Ideally these should be developed in tandem, and so should the kernel. This is not the case in Linux for historical reasons, but some of the other utilities such as iputils and netfilter are. The kernel should be Rust long before these porcelain parts are.
~70% of bugs in NEW code, in companies, that have mottos like "move fast and break things". The same study, found that old C, C++ codebases tends to have these once in a blue moon and other bug classes are more prevalent.
Only if you don't use unsafe though. If you look at almost any real-world project written in Rust, you'll find tons and tons of `unsafe` in its dependency tree.
Congratulations to you on being the 10000th? person [0] to miss the point of unsafe/safe.
1. Unsafe doesn't mean the code is actually unsafe. It only tells you that the compiler itself cannot guarantee the correctness of it.
2. Unsafetiness tells the code reviewers to give a specific section of code more scrunity.
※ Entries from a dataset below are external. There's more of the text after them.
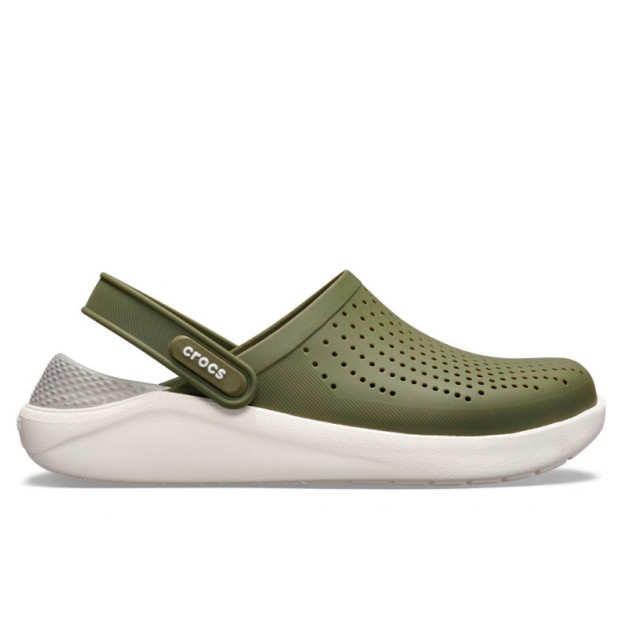 Crocs LiteRide Clog Army Green White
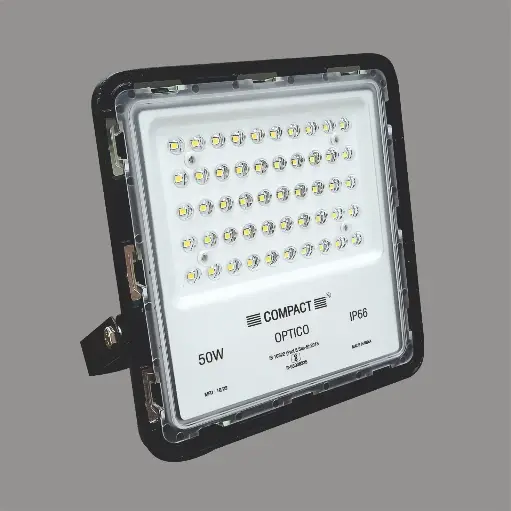 50W LED Flood Light, Lens Model, IP65 Rated Outdoor Light, OPTICO 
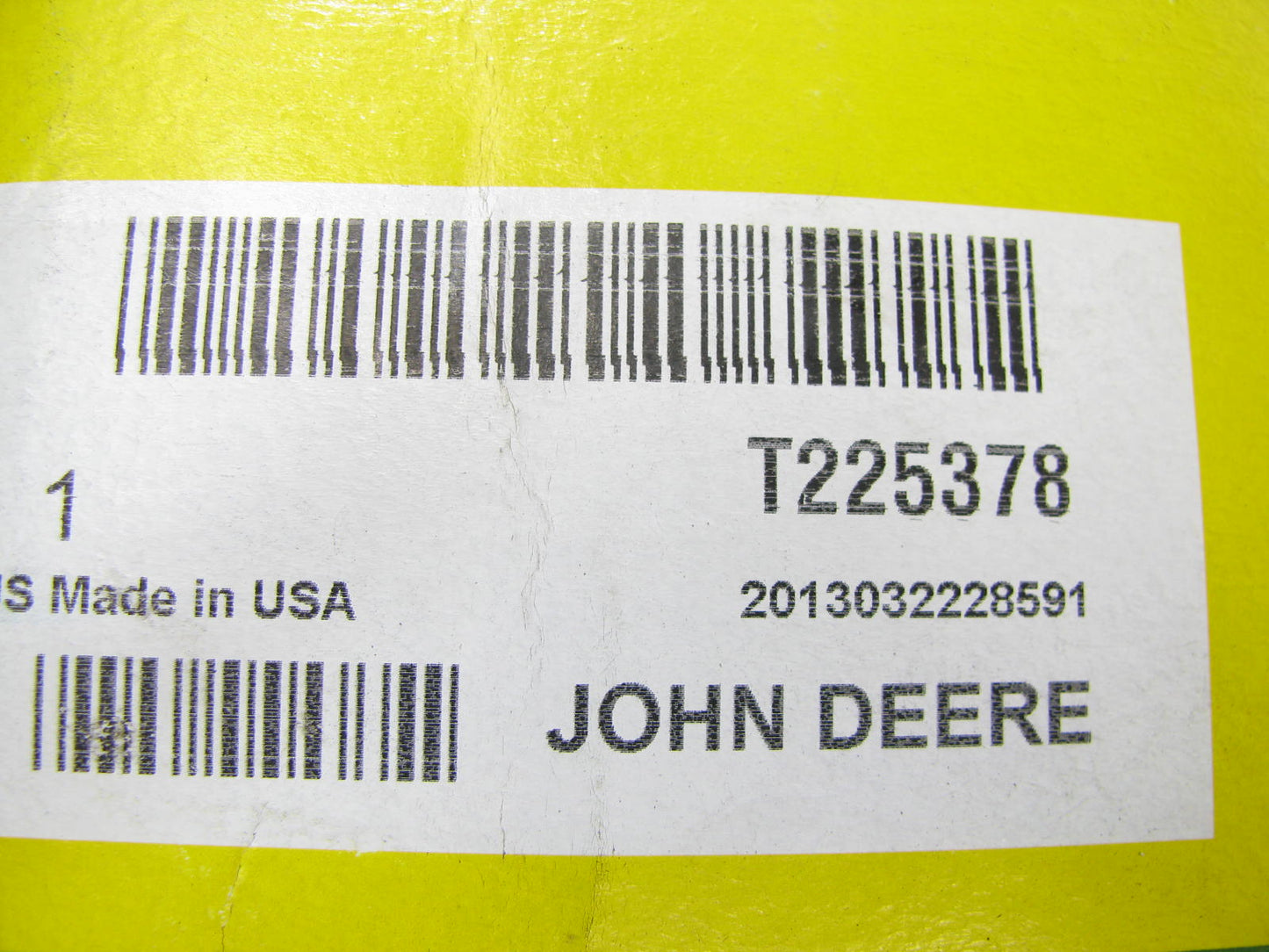 NEW - OEM T225378 Serpentine Drive Belt For John Deere 770D Grader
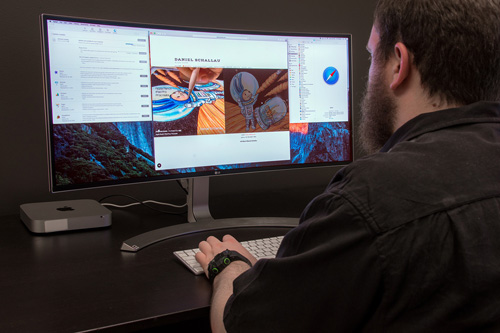 LG ra mắt màn hình máy tính cho game thủ và dân thiết kế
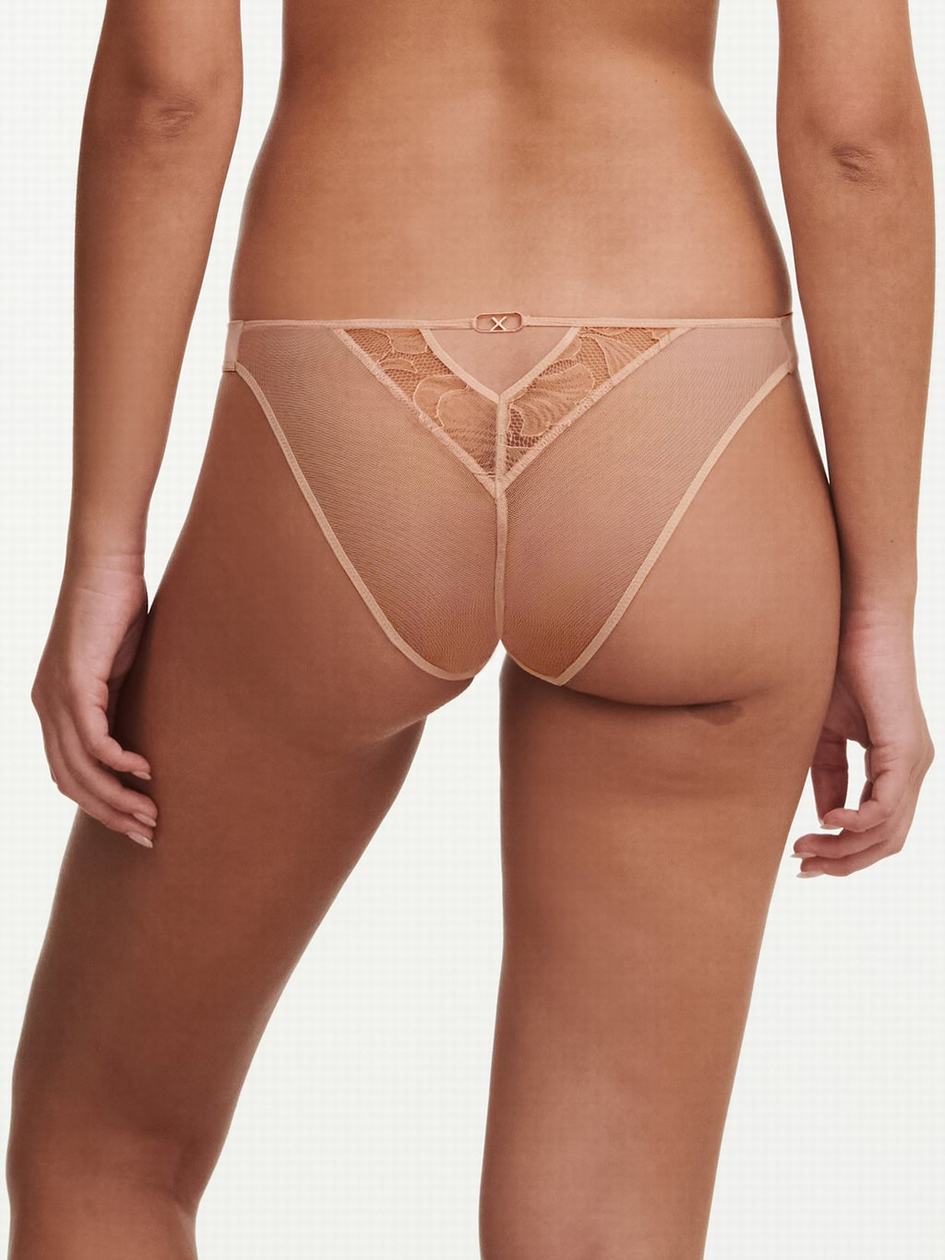 Beige Chantelle Xtravagant Lace Women Bikini Panty | DUR3496ST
Clippy also has an option that requires the programmer to put a comment to explain how the unsafe code is actually safe in the context.
3. And IF a bug does occur, it minimizes the amount of code you need to audit.
Memory-related bugs is, like, 70% of bugs found in programs written in C and C++.
So, by rewriting in Rust, you prevent 70% of new bugs from happening, because a whole class of bugs just cease to exist.